Why did Will Smith make ‘Wild Wild West’ instead of ‘The Matrix’?
Will Smith has made his fair share of poor decisions over the years, particularly that one at the Oscars, but there was one early in his career as a movie star that still rankles. In 1997, the Wachowski siblings approached him with an offer that, in retrospect, he really should have accepted: to play Neo in their film The Matrix. Smith turned it down, Keanu Reeves did not, and the rest is history.
The Matrix is one of the most iconic movies of the ‘90s, and it turned Reeves into an even bigger star than he had been before. The fact that acting wasn’t his strong suit didn’t matter. As Neo, he spent most of his time performing impressive martial arts, being charismatic, and looking pensive/confused (the same facial expression). He excelled. It’s hard to imagine anyone else knocking it out of the park like that, especially Smith, who is prone to hamming up every line, but it’s no surprise that the Fresh Prince star regretted his decision.
In a video on his YouTube channel from 2019, Smith explained that the offer came shortly after he had made two alien movies, Independence Day and Men in Black. The Wachowskis had a limited track record at the time, having only made the neo noir Bound, so Smith was wary from the outset. “They came in, and they made a pitch for The Matrix, and as it turns out, they were geniuses,” he remembered. “But there’s a fine line in a pitch meeting between genius and what I experienced in the meeting.”
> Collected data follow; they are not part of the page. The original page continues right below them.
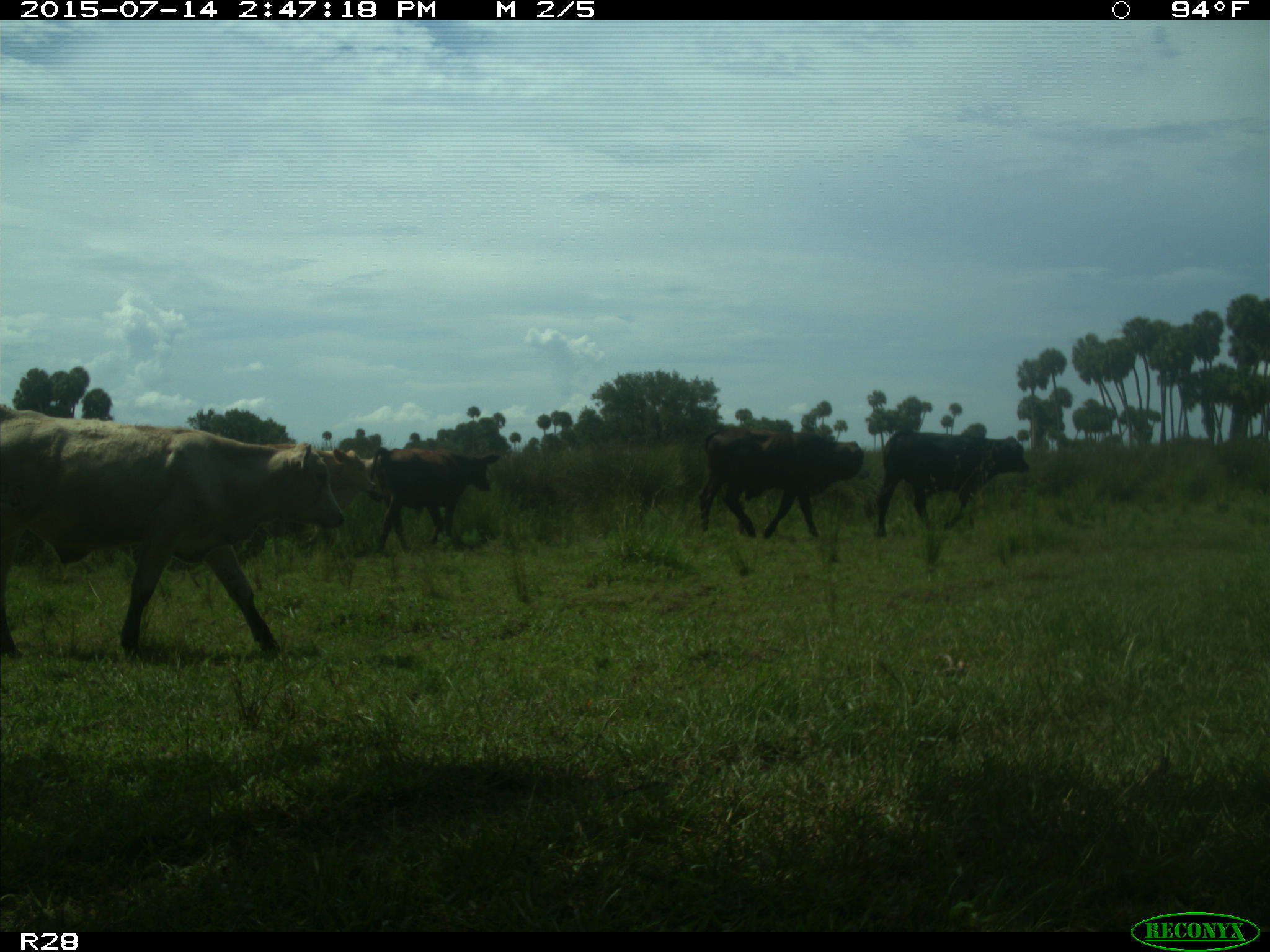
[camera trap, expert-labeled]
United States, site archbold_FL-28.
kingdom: Animalia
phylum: Chordata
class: Mammalia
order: Artiodactyla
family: Bovidae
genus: Bos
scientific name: Bos taurus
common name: domestic cow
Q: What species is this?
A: Bos taurus (domestic cow).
He tried to recall the pitch verbatim, saying that the siblings tried to describe what they would be trying to achieve visually. “Imagine if you could stop jumping in the middle of the jump,” he remembered them saying, “But then, people could see around you, 360 while you’re jumping…”
“So I made Wild Wild West,” he concluded. If you have never heard of that film, let alone watched it, that is because it is very, very bad and not worth your time. Smith and Kevin Kline play special agents during the Civil War who are tasked with protecting the president from a rogue scientist, but it’s much weirder than it sounds. A few months after The Matrix raked in $467 million at the box office, Wild Wild West crashed and burned.
“I’m not proud of it,” Smith admitted, though he also acknowledged that his decision to make it was better for everyone in the end. “I probably would’ve messed The Matrix up,” he said. “I would’ve ruined it. I did ya’ll a favour.”
Who was originally supposed to play Jim West?
If Smith had agreed to star in The Matrix, it would have left the part of Jim West in Wild Wild West up for grabs. As it turns out, the part had already been allocated long before Smith snapped it up. The project had initially been slated to go ahead in the early ‘90s with Mel Gibson in the lead and Richard Donner directing. However, that duo dropped out to work on the film Maverick instead.
Several years later, Tom Cruise was allegedly attached, though that seems pretty hard to believe, given how the movie turned out. For a man with an obsessive attention to detail, the pure chaos of Wild Wild West would surely have driven him off the rails. He opted to make Mission: Impossible instead, and the role was unclaimed again, unfortunately for Smith.